TASK REQUIREMENTS :: Continue the Wolds Way walking log below from the point where it stops, keeping to its style of dated entries.

══ EXCERPTED PASSAGE ══

Buses from Folkton to Sherburn, then walked back, with lunch at Staxton Hill car park.

20 April 2011
Wednesday group, with Phil and Bob.
13.2 miles
Wharram le Street to Sherburn, returning on Coastliner to Malton, then Postbus to Wharram.
Wonderfully sunny day.

















30 March 2011
Wednesday group, with Phil and Bob
10.6 miles
Fridaythorpe to Wharram le Street, using two cars.




2 February 2011
Wednesday group, with Phil and Bob
8.5 miles
Millington to Fridaythorpe, using two cars.

12 January 2011
Wednesday group, with Phil and Bob
12.5 miles

We caught a bus from Pocklington, and fortunately, the driver agreed to drop us at Arras - otherwise, it would have been necessary for us to take a taxi for the last two miles from Market Weighton.  There was some remaining ice, and quite a lot of mud.  We stopped for coffee at the pub in Goodmanham, then pressed on for lunch in Nunburnholm.  There was a bitterly cold wind when we set off, but the weather soon improved.  We ended the Wolds Way walk at the start of the ridge above Millington, then walked two miles into Pocklington to return to the car. Near Goodmanham, a sheep dog greeted us in the lane, then ran into a field and kept showing off its skills by herding sheep towards us.


12 December 2010
Wednesday group, with Phil and Bob
10.5 miles

From Arras crossroads near Market Weighton, we took a taxi to our last finish point in Brantingham, and followed the Way back.  Most of the route was covered with heavily crusted snow.  I took a wrong turn beside East Dale - we wouldn't, as it turned out, have been able to walk along the dale, as shooters were at work.






24 November 2010
Wednesday group, with Phil and Bob
11.4 miles

I drove to Brantingham, where we caught the bus to Hessle.  Although there had been snow, sleet and heavy rain during our drive over the Wolds from Scarborough, for much of the day we had bright sunlight, with just a few drizzles.

We had lunch beside the stream in Welton.


First walk

Wednesday 4 February 2010
Sherburn-Filey, 15.9 miles (running total 100.8 miles)

The 9.15 bus carried me from Scarborough to Sherburn to start the last leg of the walk.

Disappointingly, the Way descends after a mile or so from the crest of the ridge to the edge of the Vale of Pickering for a mile and a half.   How much better it would be to have a uninterrupted march west to east from Heslerton Brow to the coastal plain.

═══
══ MATERIAL SUPPLIED ══

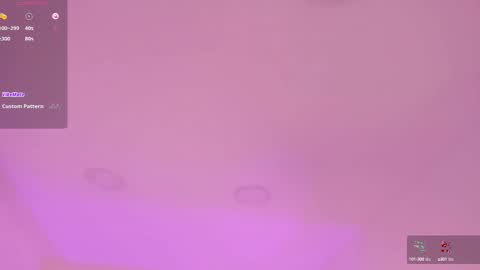 INSTAGRAM  m2221     online show from March 7, 5:28 pm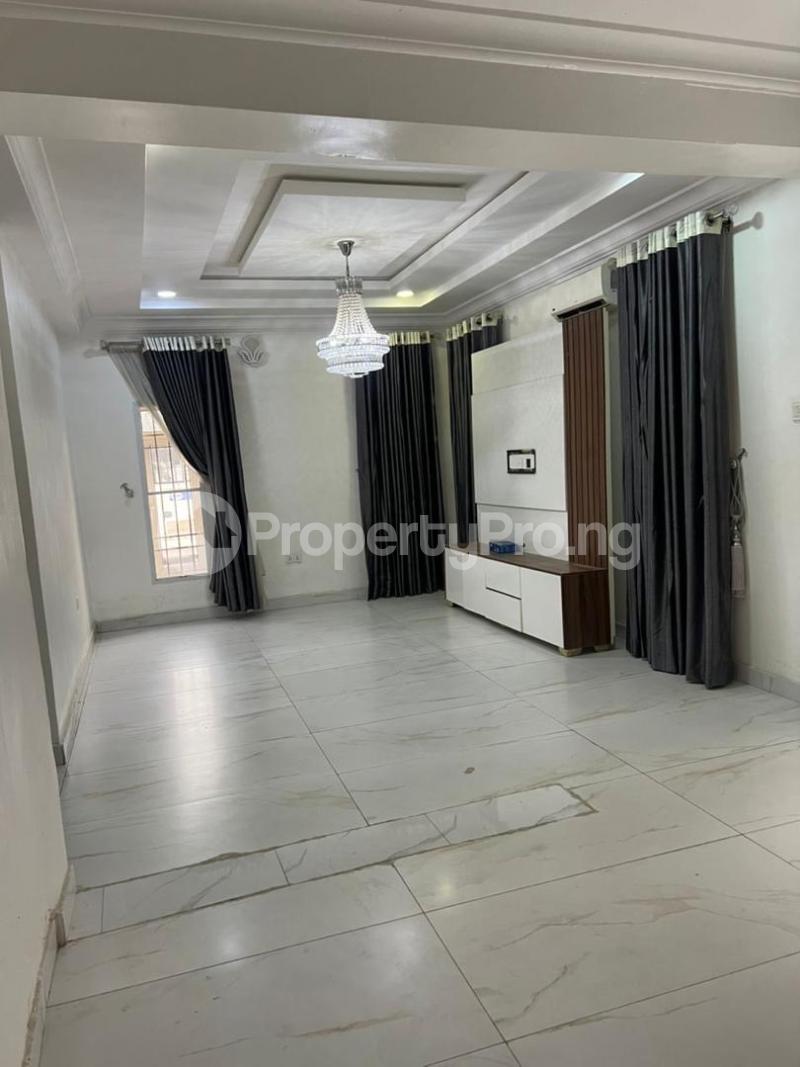 2 bedroom Flat / Apartment for rent Lekki Phase 1 Lekki Phase 1 Lekki Lagos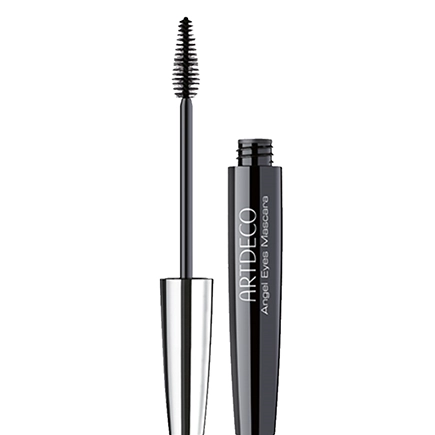 Artdeco Angel Eyes Mascara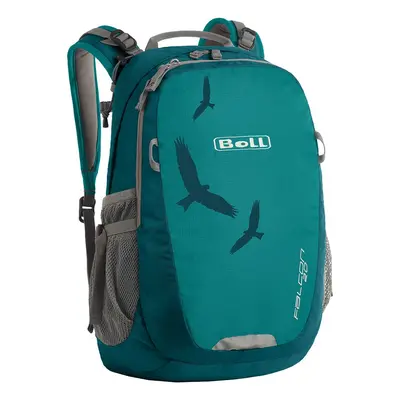 Boll Batoh Falcon 20 l Turquoise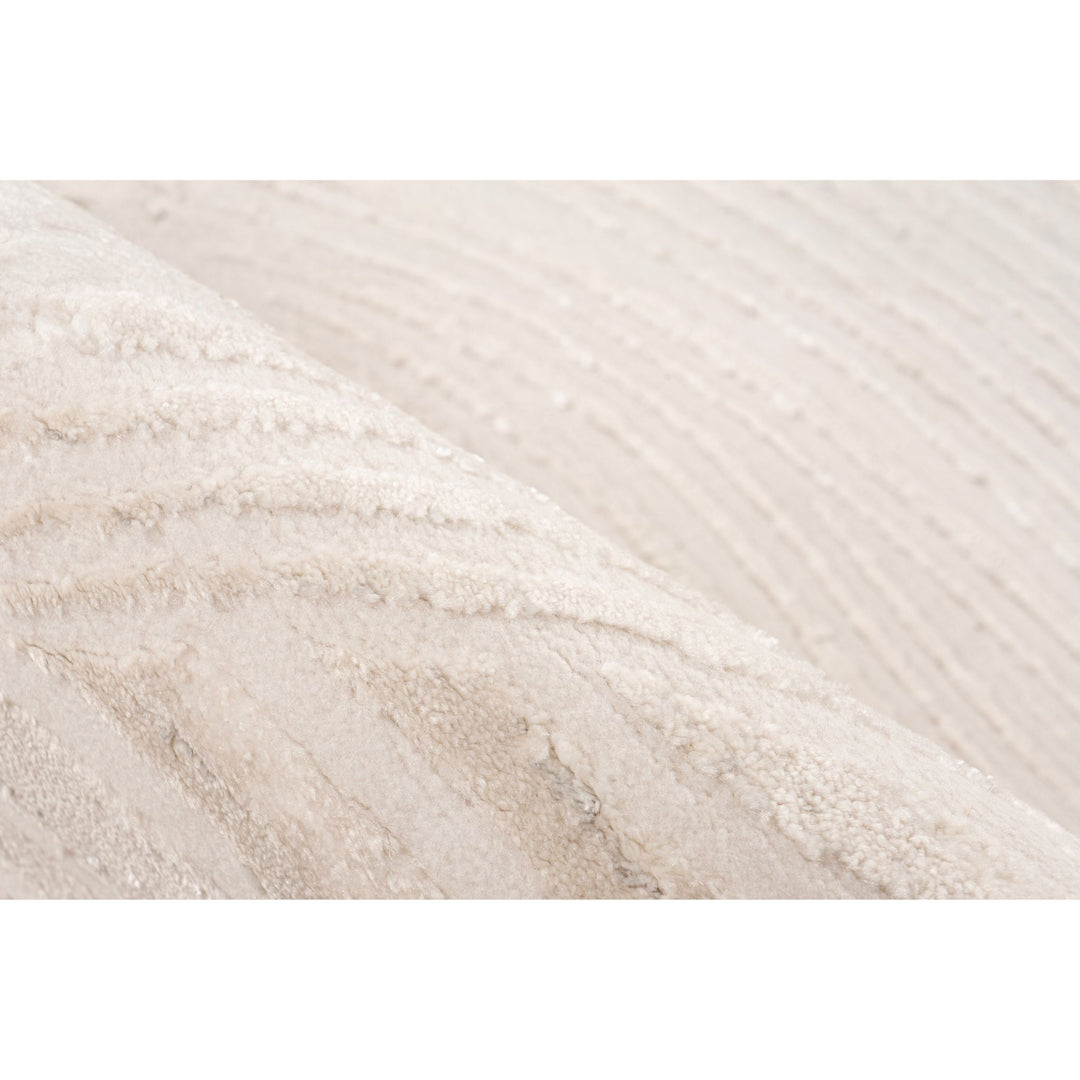 Pierre Cardin – Nancy 505 Ivory Teppich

═══

OUTPUT ::
The ridge is mounted again to pass by the sinister presence of RAF Staxton Wold, an early warning station with low-rise, dark-windowed buildings behind a security fence.

Beyond it, there is a descent along a narrow dale, followed by the Way's steepest climb.  A signpost reads discouragingly: "Flixton Wold 4.5 miles" but the map reassuringly suggests that this was a signwriter's error, and that the true distance is closer to 1.5 miles.

Once in Filey, I resisted the temptation to proceed direct to the bus station, and I walked to the official end of the Way at the end of Filey Brigg, to link with the end of the Cleveland Way. 






Below: The sea appears.

Wednesday 27 January 2010
Wharram le Street-Sherburn, 13.6 miles
(running total 84.9 miles)

A crisp and overcast day for the penultimate leg.

I set off at 9.30am and followed the way through fields and forests, having left behind the former Wolds scenery of successive deep, rounded valleys.

The stiffest climb of the entire route to date was encountered in woodland between Wintringham and West Heslerton Brow.  Even the Wolds Way marker post points upwards and states the blindingly obvious: "steep gradient".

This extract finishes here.